When it comes to the data that is intended to drive business decisions, you can't afford to just take it at face value.

You have to be assured of its quality, and that process starts with data profiling which is defined as the method of examining the data available in a data source and collecting statistics and information about that data. That forms the basis for assessing the data’s quality.

What is Data Profiling?

Data profiling is necessary for data warehousing, as well as business intelligence projects. The profiling part of data profiling entails applying algorithms to the data sets in question to better understand its “qualitative characteristics,” explains Business Intelligence. The goal is “to discover metadata when it is not available and to validate metadata when it is available.“ That can alert you to metadata anomalies.

Accordingly, data profiling encompasses not just content but also structure discovery to be sure that the data is consistently formatted. (Read How Structured Is Your Data? Examining Structured, Unstructured and Semi-Structured Data.)

More importantly, for predictive analytics, it allows for identifying relationships between data sets that provide insight into key correlations. (Read Predictive Analytics in the Real World: What Does It Look Like?)

Best Data Profiling Techniques

A data analyst can profile data manually. However, given the huge amount of data that just about all organizations have to contend with, it would be very time-consuming and difficult to manage without software-enabled automation.

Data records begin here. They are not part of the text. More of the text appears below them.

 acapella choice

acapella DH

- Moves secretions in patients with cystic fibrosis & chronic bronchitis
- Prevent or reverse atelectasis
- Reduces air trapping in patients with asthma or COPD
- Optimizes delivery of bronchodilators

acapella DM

Data Source Consulting cites numerous benefits to the automated approach. One is speed: manual data profiling takes between 3-5 hours for each attribute, whereas automated profiling can handle an attribute in under 30 minutes.

Another is thoroughness: “With a manual approach, generally only a subset of the attributes and the rows are tested; with a data profiling tool, a thorough evaluation of the data can be performed.” The automated approach also lends itself better to centralized information that can be more easily shared by teams.

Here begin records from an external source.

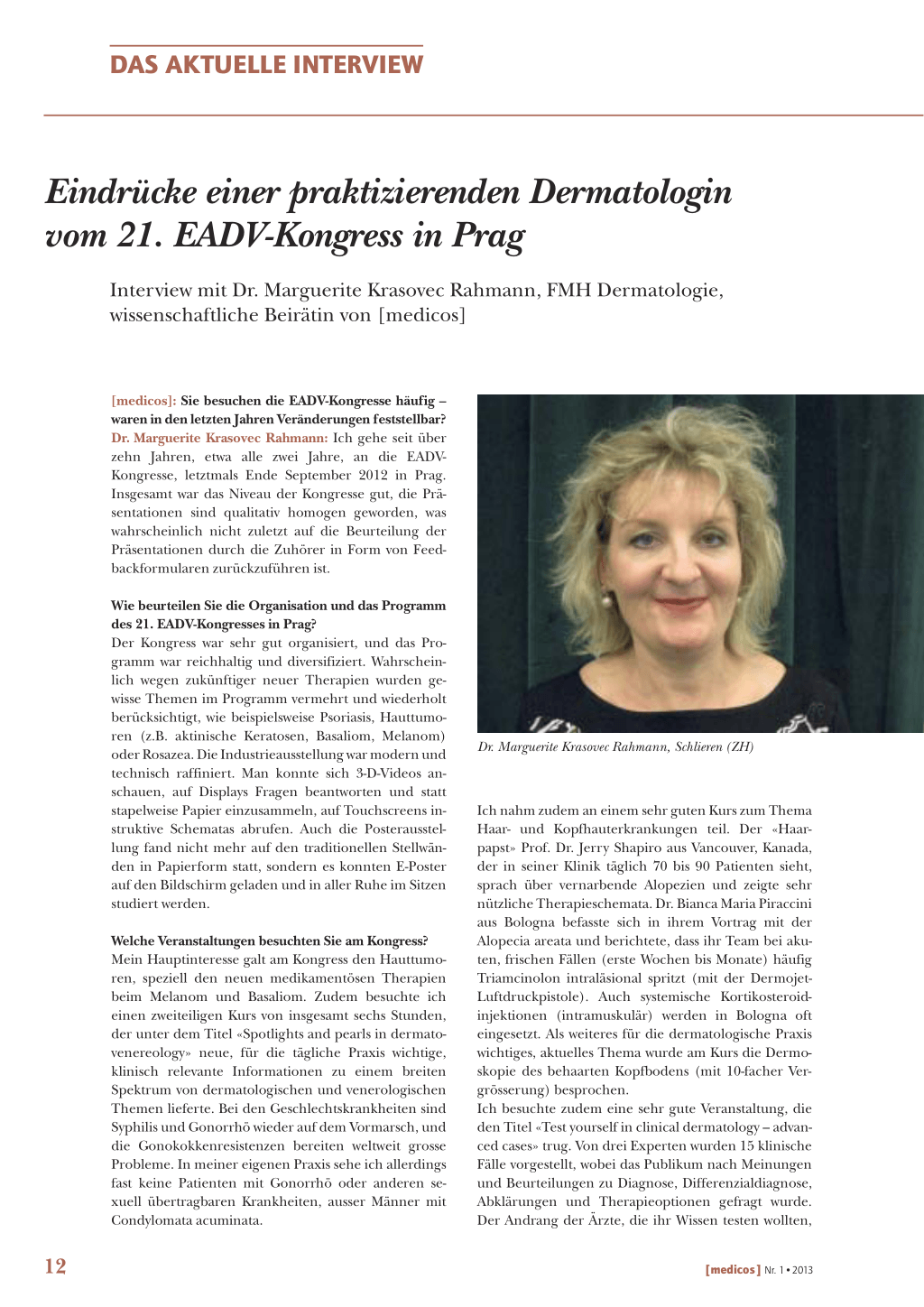 DAS AKTUELLE INTERVIEW

Eindrücke einer praktizierenden Dermatologin vom 21. EADV-Kongress in Prag

Interview mit Dr. Marguerite Krasovec Rahmann, FMH Dermatologie, wissenschaftliche Beirätin von [medicos]

[medicos]: Sie besuchen die EADV-Kongresse häufig – waren in den letzten Jahren Veränderungen feststellbar?
Dr. Marguerite Krasovec Rahmann: Ich gehe seit über zehn Jahren, etwa alle zwei Jahre, an die EADV-Kongresse, letztmals Ende September 2012 in Prag. Insgesamt war das Niveau der Kongresse gut, die Präsentationen sind qualitativ homogen geworden, was wahrscheinlich nicht zuletzt auf die Beurteilung der Präsentationen durch die Zuhörer in Form von Feedbackformularen zurückzuführen ist.

Wie beurteilen Sie die Organisation und das Programm des 21. EADV-Kongresses in Prag?
Der Kongress war sehr gut organisiert, und das Programm war reichhaltig und diversifiziert. Wahrscheinlich wegen zukünftiger neuer Therapien wurden gewisse Themen im Programm vermehrt und wiederholt berücksichtigt, wie beispielsweise Psoriasis, Hauttumoren (z.B. aktinische Keratosen, Basaliom, Melanom) oder Rosazea. Die Industrieausstellung war modern und technisch raffiniert. Man konnte sich 3-D-Videos anschauen, auf Displays Fragen beantworten und statt stapelweise Papier einzusammeln, auf Touchscreens instruktive Schematas abrufen. Auch die Posterausstellung fand nicht mehr auf den traditionellen Stellwänden in Papierform statt, sondern es konnten E-Poster auf den Bildschirm geladen und in aller Ruhe im Sitzen studiert werden.

Welche Veranstaltungen besuchten Sie am Kongress?
Mein Hauptinteresse galt am Kongress den Hauttumoren, speziell den neuen medikamentösen Therapien beim Melanom und Basaliom. Zudem besuchte ich einen zweiteiligen Kurs von insgesamt sechs Stunden, der unter dem Titel «Spotlights and pearls in dermatovenereology» neue, für die tägliche Praxis wichtige, klinisch relevante Informationen zu einem breiten Spektrum von dermatologischen und venerologischen Themen lieferte. Bei den Geschlechtskrankheiten sind Syphilis und Gonorrhö wieder auf dem Vormarsch, und die Gonokokkenresistenzen bereiten weltweit grosse Probleme. In meiner eigenen Praxis sehe ich allerdings fast keine Patienten mit Gonorrhö oder anderen sexuell übertragbaren Krankheiten, ausser Männer mit Condylomata acuminata.

Dr. Marguerite Krasovec Rahmann, Schlieren (ZH)

Ich nahm zudem an einem sehr guten Kurs zum Thema Haar- und Kopfhauterkrankungen teil. Der «Haarpapst» Prof. Dr. Jerry Shapiro aus Vancouver, Kanada, der in seiner Klinik täglich 70 bis 90 Patienten sieht, sprach über vernarbende Alopezien und zeigte sehr nützliche Therapieschemata. Dr. Bianca Maria Piraccini aus Bologna befasste sich in ihrem Vortrag mit der Alopecia areata und berichtete, dass ihr Team bei akuten, frischen Fällen (erste Wochen bis Monate) häufig Triamcinolon intraläsional spritzt (mit der Dermojet-Luftdruckpistole). Auch systemische Kortikosteroidinjektionen (intramuskulär) werden in Bologna oft eingesetzt. Als weiteres für die dermatologische Praxis wichtiges, aktuelles Thema wurde am Kurs die Dermoskopie des behaarten Kopfbodens (mit 10-facher Vergrösserung) besprochen.
Ich besuchte zudem eine sehr gute Veranstaltung, die den Titel «Test yourself in clinical dermatology – advanced cases» trug. Von drei Experten wurden 15 klinische Fälle vorgestellt, wobei das Publikum nach Meinungen und Beurteilungen zu Diagnose, Differenzialdiagnose, Abklärungen und Therapieoptionen gefragt wurde. Der Andrang der Ärzte, die ihr Wissen testen wollten,

12

[medicos] Nr. 1 • 2013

Three primary ways to approach data profiling are outlined in Dzone,:

  • Column profiling counts the number of times every value appears within each column in a table. This method helps to uncover the patterns within your data.

  • Cross-column profiling looks across columns to perform key and dependency analysis. Key analysis scans collections of values in a table to locate a potential primary key. Dependency analysis determines the dependent relationships within a data set. Together, these analyses determine the relationships and dependencies within a table.

  • Cross-table profiling looks across tables to identify potential foreign keys. It also attempts to determine the similarities and differences in syntax and data types between tables to determine which data might be redundant and which could be mapped together.

Whichever approach is taken, there is an additional step in the process of data profiling called “rule validation.” The rules would offer a way to ascertain that the data in the system is correct.

Good data is not just the product of gathering as much data as you can. It’s the result of data that is verified for accuracy, completeness, credibility, consistency and timeliness. It's like having your journey mapped out by Waze or Google Maps.

They are most helpful when they alert you to real time conditions and have accurate information about any delays that would affect your trip. The difference between good quality and poor quality data can be seen in the decisions that are based on it.

Business Analytics for Big Wins or Losses

In a Forbes Insight whitepaper, Anthony Scriffignano, chief data scientist and a senior vice president at Dun & Bradstreet, explained why an error in data can have such a big impact. Data is what empowers business to make “more automated decisions, more global decisions and decisions with greater impact to their enterprise.”

That kind of digital transformation offers huge benefits to rapidly scale up. But the drawback is that with such a rapid pace, an error will “propagate itself across a business so rapidly that it’s impossible to chase it and correct it.”

Data records are so prone to critical error, according to Harvard Business Review, that less than 3% of it meets basic quality standards. Accuracy matters because making decisions based on inaccurate data can translate into serious business losses — as much as $3.1 trillion USD each year in the US alone, according to IBM.

Aaron Wallace, principal product manager for customer information management at Pitney Bowes, is also quoted in the whitepaper. He observes that when it is “high-quality data” that drives business process, the results are “relevant insights” that can promote better efficiency, targeted customer marketing, and increased revenue streams.

But when the data are not up to that standard, the strategies informed by them will drive the businesses down the wrong path. Getting back on track then takes more time and resources than ascertaining that your data is reliable ahead of time.

It's the ounce of prevention that is worth a pound of cure.